AGILE is an acronym for alpha generated from industry leaders. This fund from Religare has a universe of stocks whose individual market capitalisation is higher than the smallest stock of the Nifty. Another parameter employed, for a stock to be included in the universe, is that the floating stock of the company should be larger than the stock with the least float in the Nifty. Further, the model only selects stocks which have a price history of at least 12 months before the date of investment. Going by these entry points, it’s obvious that this is a large-cap oriented quant fund. The model throws up 11 stocks on the basis of quantitative analysis by computer-based models and 9 per cent of the corpus is invested in each. The balance 1 per cent is allocated to cash and money market instruments.
The point to be made here is that these stocks will not be traded during the month. The weights (9% per stock) may undergo a change depending on the performance of individual stocks in the course of the month, but this will be due to price movements and not at the fund manager’s discretion.

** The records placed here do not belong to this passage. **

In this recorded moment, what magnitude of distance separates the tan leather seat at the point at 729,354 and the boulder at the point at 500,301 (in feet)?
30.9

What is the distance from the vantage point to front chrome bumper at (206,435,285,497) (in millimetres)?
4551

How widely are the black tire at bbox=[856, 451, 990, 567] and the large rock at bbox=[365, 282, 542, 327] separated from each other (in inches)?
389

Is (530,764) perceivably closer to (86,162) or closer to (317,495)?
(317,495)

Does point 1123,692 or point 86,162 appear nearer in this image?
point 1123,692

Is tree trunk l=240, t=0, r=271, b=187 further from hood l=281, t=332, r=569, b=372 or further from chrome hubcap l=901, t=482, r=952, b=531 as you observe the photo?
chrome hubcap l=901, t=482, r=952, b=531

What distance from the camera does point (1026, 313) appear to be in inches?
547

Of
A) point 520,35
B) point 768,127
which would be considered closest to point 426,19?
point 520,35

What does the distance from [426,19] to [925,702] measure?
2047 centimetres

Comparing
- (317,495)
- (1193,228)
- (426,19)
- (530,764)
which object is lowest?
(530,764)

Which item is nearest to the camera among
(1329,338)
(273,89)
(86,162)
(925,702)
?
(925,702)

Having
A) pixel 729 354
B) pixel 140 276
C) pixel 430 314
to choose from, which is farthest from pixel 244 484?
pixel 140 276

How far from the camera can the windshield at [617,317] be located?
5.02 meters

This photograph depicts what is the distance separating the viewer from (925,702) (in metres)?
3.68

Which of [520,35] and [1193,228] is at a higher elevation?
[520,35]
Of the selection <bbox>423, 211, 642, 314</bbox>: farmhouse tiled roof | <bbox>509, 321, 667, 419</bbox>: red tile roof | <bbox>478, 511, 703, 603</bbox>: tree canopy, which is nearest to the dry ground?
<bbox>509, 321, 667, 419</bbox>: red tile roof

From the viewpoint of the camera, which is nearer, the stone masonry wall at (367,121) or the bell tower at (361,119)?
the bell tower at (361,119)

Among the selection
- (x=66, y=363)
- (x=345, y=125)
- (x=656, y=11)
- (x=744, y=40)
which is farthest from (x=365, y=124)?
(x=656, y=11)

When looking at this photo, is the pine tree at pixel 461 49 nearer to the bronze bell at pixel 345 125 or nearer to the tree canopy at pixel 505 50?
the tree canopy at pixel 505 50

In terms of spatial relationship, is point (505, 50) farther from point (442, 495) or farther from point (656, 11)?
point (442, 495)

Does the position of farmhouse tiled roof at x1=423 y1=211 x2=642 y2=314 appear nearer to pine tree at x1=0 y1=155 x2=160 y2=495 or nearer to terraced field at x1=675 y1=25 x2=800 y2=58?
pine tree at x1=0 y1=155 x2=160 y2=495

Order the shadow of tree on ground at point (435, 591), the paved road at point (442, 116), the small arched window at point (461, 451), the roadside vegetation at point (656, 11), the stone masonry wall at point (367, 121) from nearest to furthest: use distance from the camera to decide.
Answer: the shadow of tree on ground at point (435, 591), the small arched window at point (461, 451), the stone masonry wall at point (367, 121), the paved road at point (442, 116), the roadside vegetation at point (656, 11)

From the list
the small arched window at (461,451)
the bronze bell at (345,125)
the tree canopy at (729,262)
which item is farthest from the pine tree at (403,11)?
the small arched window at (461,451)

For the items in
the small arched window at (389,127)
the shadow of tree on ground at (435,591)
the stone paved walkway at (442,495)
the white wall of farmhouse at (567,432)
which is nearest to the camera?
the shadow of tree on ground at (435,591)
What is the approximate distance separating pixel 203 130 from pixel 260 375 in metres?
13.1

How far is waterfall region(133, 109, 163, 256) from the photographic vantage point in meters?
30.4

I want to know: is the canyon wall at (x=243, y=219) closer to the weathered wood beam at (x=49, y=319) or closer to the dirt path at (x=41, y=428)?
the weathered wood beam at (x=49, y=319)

The model generates an output on the last working day of the month after the market closes.
If there is significant price movement in the stock, an actively managed fund will see the fund manager trying to gain from market movements. That is not possible here. So while it promises a portfolio of the best of the large-cap breed, its returns can fall way short of expectations.
The performance is disappointing, to say the least. If one takes a look at the annual performance over the past three years, it is extremely difficult to make a case for investing in this fund. When compared to the category average and the Nifty, it had fallen harder in the market downturn of 2008 and failed to adequately reward investors during the subsequent market upturn of 2009 and 2010. If one looks at the quarterly returns, the volatility is stark and it makes for a very turbulent ride
In its worst ever 1-year patch, it lost a stomach churning (-) 60.30 per cent (January 8, 2008 - January 7, 2009). A look at the current long-term performance (January 31, 2011) echoes the same theme. Its 3-year return of -7.15 per cent is way below its own category average as well as the category average of Mid & Small Cap funds.
Having said that, if one looks at very recent performance, there is some respite. The 1-year and year-to-date returns put it marginally ahead of the category average and the Nifty.
The fund’s portfolio is completely large-cap driven. This should be an attraction to investors who are not willing to dabble in smaller fare. However, the portfolio is extremely concentrated with just 11 names and the returns have been abysmal. There is no other way to state it: this fund has failed to deliver. Avoid this fund.